▸ Work to be completed
Every entry should be returned unchanged, with the pictures omitted.

..........

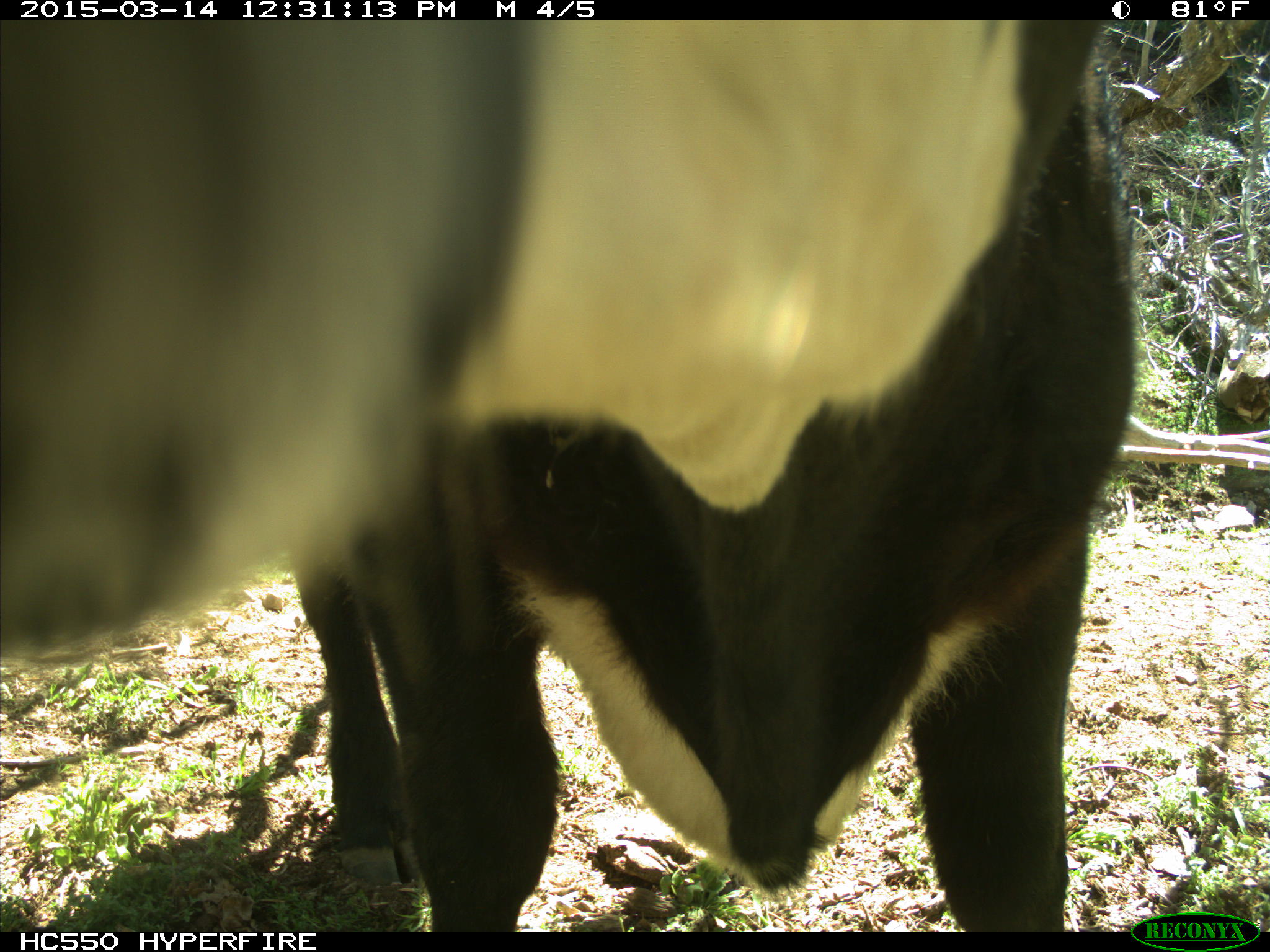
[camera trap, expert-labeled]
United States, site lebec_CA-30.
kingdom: Animalia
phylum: Chordata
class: Mammalia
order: Artiodactyla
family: Bovidae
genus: Bos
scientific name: Bos taurus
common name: domestic cow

..........

▸ The answer
[camera trap, expert-labeled]
United States, site lebec_CA-30.
kingdom: Animalia
phylum: Chordata
class: Mammalia
order: Artiodactyla
family: Bovidae
genus: Bos
scientific name: Bos taurus
common name: domestic cow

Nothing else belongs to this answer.